Creating Briefcase Reconcilers

A briefcase reconciler gives Briefcase the means to reconcile different versions of a document.

About Briefcase Reconcilers

A briefcase reconciler combines different input versions of a document to produce a single, new output version of the document. You might need to create a briefcase reconciler to support your type of document. This overview describes briefcase reconcilers and explains how to create them.

The following topics are discussed:


A document is a collection of information that can be copied and changed. A document has different versions if the contents of at least two copies of the document are different. Reconciliation produces a single version of a document from two or more initial versions. Typically, the reconciled version is a combination of information from the initial versions with the most recent or most useful information preserved.

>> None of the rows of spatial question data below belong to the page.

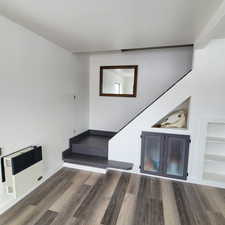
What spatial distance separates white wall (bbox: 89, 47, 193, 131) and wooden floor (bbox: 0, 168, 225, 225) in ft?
5.37

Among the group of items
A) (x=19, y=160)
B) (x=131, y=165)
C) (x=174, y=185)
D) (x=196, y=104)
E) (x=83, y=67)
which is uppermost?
(x=83, y=67)

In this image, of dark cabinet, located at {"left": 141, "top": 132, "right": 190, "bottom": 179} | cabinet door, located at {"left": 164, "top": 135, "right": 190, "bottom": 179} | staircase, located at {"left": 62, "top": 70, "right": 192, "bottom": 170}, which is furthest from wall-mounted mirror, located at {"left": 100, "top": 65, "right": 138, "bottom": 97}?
cabinet door, located at {"left": 164, "top": 135, "right": 190, "bottom": 179}

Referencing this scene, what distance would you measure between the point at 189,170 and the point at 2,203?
2848 mm

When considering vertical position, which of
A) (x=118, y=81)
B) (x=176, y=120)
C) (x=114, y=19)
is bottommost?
(x=176, y=120)

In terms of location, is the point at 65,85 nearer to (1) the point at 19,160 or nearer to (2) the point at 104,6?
(1) the point at 19,160

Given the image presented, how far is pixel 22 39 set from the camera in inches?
81.6

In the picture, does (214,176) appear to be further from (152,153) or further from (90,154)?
(90,154)

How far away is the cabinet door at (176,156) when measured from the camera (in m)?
2.63

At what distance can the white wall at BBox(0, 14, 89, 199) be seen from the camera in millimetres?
1907

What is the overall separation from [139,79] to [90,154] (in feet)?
6.86

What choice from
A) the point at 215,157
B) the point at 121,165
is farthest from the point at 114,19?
the point at 215,157

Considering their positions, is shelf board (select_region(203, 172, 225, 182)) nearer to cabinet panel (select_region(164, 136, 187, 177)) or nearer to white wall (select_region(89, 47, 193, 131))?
cabinet panel (select_region(164, 136, 187, 177))

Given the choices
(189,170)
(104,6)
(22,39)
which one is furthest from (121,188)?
(22,39)

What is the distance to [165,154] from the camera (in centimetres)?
272
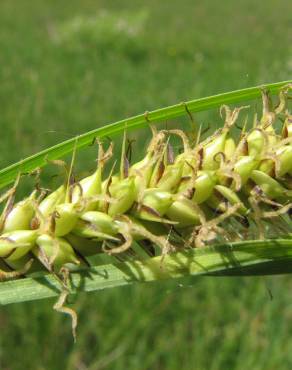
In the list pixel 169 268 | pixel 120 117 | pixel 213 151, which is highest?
pixel 213 151

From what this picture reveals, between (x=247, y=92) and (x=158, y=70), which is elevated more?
(x=247, y=92)

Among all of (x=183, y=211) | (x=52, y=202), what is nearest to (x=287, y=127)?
(x=183, y=211)

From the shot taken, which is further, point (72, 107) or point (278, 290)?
point (72, 107)

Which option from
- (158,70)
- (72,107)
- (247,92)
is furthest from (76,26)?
(247,92)

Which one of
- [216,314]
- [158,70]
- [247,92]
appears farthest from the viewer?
[158,70]

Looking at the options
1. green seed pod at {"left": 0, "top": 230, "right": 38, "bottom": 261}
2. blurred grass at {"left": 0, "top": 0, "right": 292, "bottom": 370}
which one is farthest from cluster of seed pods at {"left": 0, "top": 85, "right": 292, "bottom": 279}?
blurred grass at {"left": 0, "top": 0, "right": 292, "bottom": 370}

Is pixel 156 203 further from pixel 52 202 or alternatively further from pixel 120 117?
pixel 120 117

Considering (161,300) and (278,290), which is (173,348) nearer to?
(161,300)
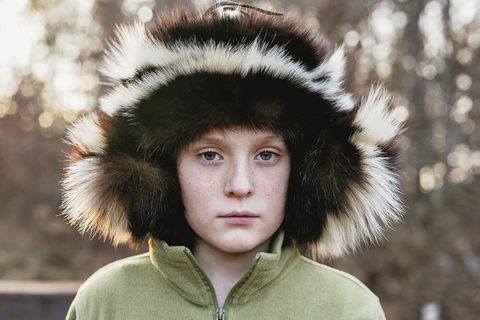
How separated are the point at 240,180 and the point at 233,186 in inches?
1.3

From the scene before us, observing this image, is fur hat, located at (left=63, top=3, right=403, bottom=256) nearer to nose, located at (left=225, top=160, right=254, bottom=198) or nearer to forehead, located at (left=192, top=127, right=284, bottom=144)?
forehead, located at (left=192, top=127, right=284, bottom=144)

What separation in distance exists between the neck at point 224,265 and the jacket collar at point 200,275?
108mm

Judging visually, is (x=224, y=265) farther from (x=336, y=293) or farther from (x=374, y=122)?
(x=374, y=122)

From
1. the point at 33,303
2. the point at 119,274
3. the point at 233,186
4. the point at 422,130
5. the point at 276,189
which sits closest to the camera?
the point at 233,186

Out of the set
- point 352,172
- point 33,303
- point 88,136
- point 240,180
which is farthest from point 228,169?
point 33,303

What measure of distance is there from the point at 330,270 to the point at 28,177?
6.26 m

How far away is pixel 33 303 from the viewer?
2658 millimetres

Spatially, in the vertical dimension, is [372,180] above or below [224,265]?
above

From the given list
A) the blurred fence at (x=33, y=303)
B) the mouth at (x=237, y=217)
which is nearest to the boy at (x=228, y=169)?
the mouth at (x=237, y=217)

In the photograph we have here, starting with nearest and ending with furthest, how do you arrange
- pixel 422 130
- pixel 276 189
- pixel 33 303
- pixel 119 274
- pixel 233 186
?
pixel 233 186, pixel 276 189, pixel 119 274, pixel 33 303, pixel 422 130

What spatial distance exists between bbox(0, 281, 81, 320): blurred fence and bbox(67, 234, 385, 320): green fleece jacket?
1.31m

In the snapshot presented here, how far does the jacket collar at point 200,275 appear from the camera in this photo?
1415 mm

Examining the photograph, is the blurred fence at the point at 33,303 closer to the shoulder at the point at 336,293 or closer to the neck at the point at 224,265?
the neck at the point at 224,265

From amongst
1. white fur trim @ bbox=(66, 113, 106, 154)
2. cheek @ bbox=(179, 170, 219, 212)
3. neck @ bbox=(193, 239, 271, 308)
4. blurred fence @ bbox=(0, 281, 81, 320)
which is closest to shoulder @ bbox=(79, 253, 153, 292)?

Reconciliation is initiated by Briefcase when it determines that two or more copies of the same document are different. Briefcase, which acts as the initiator in this context, locates and starts the briefcase reconciler associated with the given document type. The reconciler compares the documents and determines which portions of the documents to retain. Some reconcilers might require user interaction to complete reconciliation. Others might complete reconciliation without user interaction. The reconciler can be contained within an application or be an extension implemented as a DLL.

Some briefcase reconcilers might create residues. A residue is a document, usually having the same file type as the initial document, that contains information not saved in the merged version. Residues are typically used to give authors a quick way to determine what information from their original document is not in the final merged version. If a reconciler supports residues, it creates one residue for each of the original versions of the document. Residues are not created unless the initiator requests them.

Some briefcase reconcilers work with Briefcase to allow the user to terminate reconciliation. This is an important feature for a user who might decide that the reconciliation should not proceed. A reconciler typically provides a termination object when the reconciliation requires user interaction and might be lengthy. In some environments, a reconciler might allow partial reconciliation, enabling a user to temporarily suspend a reconciliation and resume it later. Briefcase does not currently support partial reconciliation, however.

Creating a Briefcase Reconciler

You create a briefcase reconciler by implementing the reconciliation interfaces. At a minimum, a reconciler implements the IReconcilableObject interface and the IPersistStorage or IPersistFile interface. As the initiator, Briefcase determines when reconciliation is needed and calls the IReconcilableObject::Reconcile method to initiate reconciliation.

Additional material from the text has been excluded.